Palabras clave: Genealogía; Historia de la Educación; Diagnóstico del presente

Tudo para nós está em nosso conceito do mundo; modificar o nosso conceito do mundo é modificar o mundo [...]

Fernando Pessoa

Muitas vezes é na sombra do passado que se encontra a iluminação do presente.

Durval Muniz de Albuquerque Júnior

Introdução

Busca-se, neste artigo, desenvolver questões teórico-práticas acerca de construtos histórico-filosóficos de Michel Foucault, especialmente de suas formulações relativas ao projeto de uma história genealógica, a partir do qual o filósofo delineia não só uma concepção de história, mas também e, sobretudo, uma maneira de efetivar a história, libertando-a da noção de totalidade e continuidade evolutiva forjada como natural e, segundo a qual, a verdade seria objetiva e o trabalho do conhecimento deveria desvelar uma essência preexistente.

A partir disso busca-se articular marcos teóricos da genealogia1 foucaultiana com a efetivação da historia da educação, argumentando sobre a pertinência de se utilizar o referencial genealógico em empreendimentos no campo da história e historiografia da educação, uma vez que, incorporando noções genealógicas, a pesquisa e a produção do conhecimento em história da educação podem ganhar ampliações teórico-metodológicas que, certamente podem contribuir para o delineamento de outros contornos na compreensão das formas de organização e funcionamento da educação em nossa sociedade.

Com vistas à fundamentação conceitual, toma-se como base a partir da qual a discussão é sustentada, o texto intitulado Nietzsche, a genealogia e a história2, de Michel Foucault, escrito em 1971, a partir do qual são extraídas as principais noções que envolvem a proposição da história genealógica, cujo objetivo precípuo é insuflar saberes contra a pretensão de um bloco monolítico de saber que, em sua dominação acaba por produzir efeitos de poder na elaboração e legitimação dos conhecimentos históricos.

O marco genealógico de Michel Foucault

No segundo momento do conjunto da obra de Foucault, justamente aquele chamado de genealogia3, há uma ampliação de seu campo de interesse, na medida em que busca mostrar a correlação entre discursos e práticas sociais, enfocando explicitamente a temática do poder articulada à das ordens e configurações do saber.

O termo genealogia4 é introduzido por Foucault no capítulo inicial do livro Vigiar e punir: nascimento da prisão, obra seminal dessa fase genealógica. Segundo Machado, é nesse livro que seu sentido aparece formulado da forma mais clara. Eis duas passagens em que o termo aparece no livro Vigiar e punir:

Objetivo deste livro: uma história correlativa da alma moderna e de um novo poder de julgar; uma genealogia do atual complexo científico-judiciário onde o poder de punir se apóia, recebe suas justificações e suas regras, estende seus efeitos (Foucault, 1991, p.26).

| Dados fornecidos |
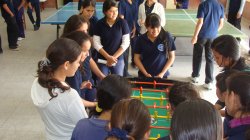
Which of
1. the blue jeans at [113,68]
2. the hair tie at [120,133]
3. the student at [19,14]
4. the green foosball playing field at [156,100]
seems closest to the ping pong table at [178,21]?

| Instruções das tarefas |
**a.** De acordo com o trecho da página, em que ano Michel Foucault escreveu o texto Nietzsche, a genealogia e a história?
**b.** Dê continuidade ao trecho sobre a genealogia em Michel Foucault, começando logo após a última frase apresentada.

| Resultados esperados |
**a.** Em 1971.

**b.**
Um pouco mais adiante, ainda no capítulo introdutório, Foucault evoca novamente a palavra genealogia: A história dessa microfísica do poder punitivo seria então uma genealogia ou uma peça para uma genealogia da ‘alma’ moderna (Foucault, 1991, p.31). Vê-se, pois, que pelo contexto teórico-prático em que a expressão surge nas formulações de Foucault, sua conotação traz a importância que o poder, como correlativo da constituição dos saberes, assume em suas pesquisas.

A história na perspectiva da genealogia de Michel Foucault

A abordagem genealógica, restaurando o histórico, permite realizar efetivamente uma pesquisa histórica, na qual as noções ligadas ao conceito de origem assumem significados opostos ao das fundações originais que buscam marcos fundamentais para a comprovação da exatidão essencial das coisas e a perpetuação imóvel de uma identidade fixa no tempo e no espaço.

A genealogia faz a história dos percursos acidentais, dos atalhos, dos descaminhos, do disparate, provocando a suspensão da intemporalidade do sujeito, submetendo-o às práticas sociais e examinando o momento do surgimento e as condições específicas de possibilidades dos acontecimentos. Não se recua no tempo para o restabelecimento da imensidão de uma continuidade para além das dispersões da memória e do esquecimento. A genealogia não tem como tarefa a reconciliação com o passado, apontando que ele ainda está plenamente vivo no presente, secretamente movimentando-o, depois de ter demarcado desde o início um trajeto e uma forma definida. Na genealogia abandona-se a certeza das evoluções lineares, que vê as coisas como se elas guardassem em seu começo uma verdade única e pura. Pela genealogia, torna-se possível vislumbrar os acasos e intempéries das construções históricas.

Daí, para a genealogia, um indispensável demorar-se: marcar a singularidade dos acontecimentos, longe de toda finalidade monótona; espreitá-los lá onde menos se os esperava e naquilo que é tido como não possuindo história - os sentimentos, o amor, a consciência, os instintos; apreender seu retorno não para traçar a curva lenta de uma evolução, mas para reencontrar as diferentes cenas onde elas desempenharam papéis distintos; e até definir o ponto de sua lacuna, o momento em que eles não aconteceram [...] (Foucault, 1991, p.15).

Para Foucault, assim como propusera Nietzsche, a cor da genealogia é o cinza, justamente porque foge às claras evidências, às transparências, ao buscar apreender os apagamentos, aquilo que foi obscurecido por conhecimentos que se impuseram como únicos e definitivos.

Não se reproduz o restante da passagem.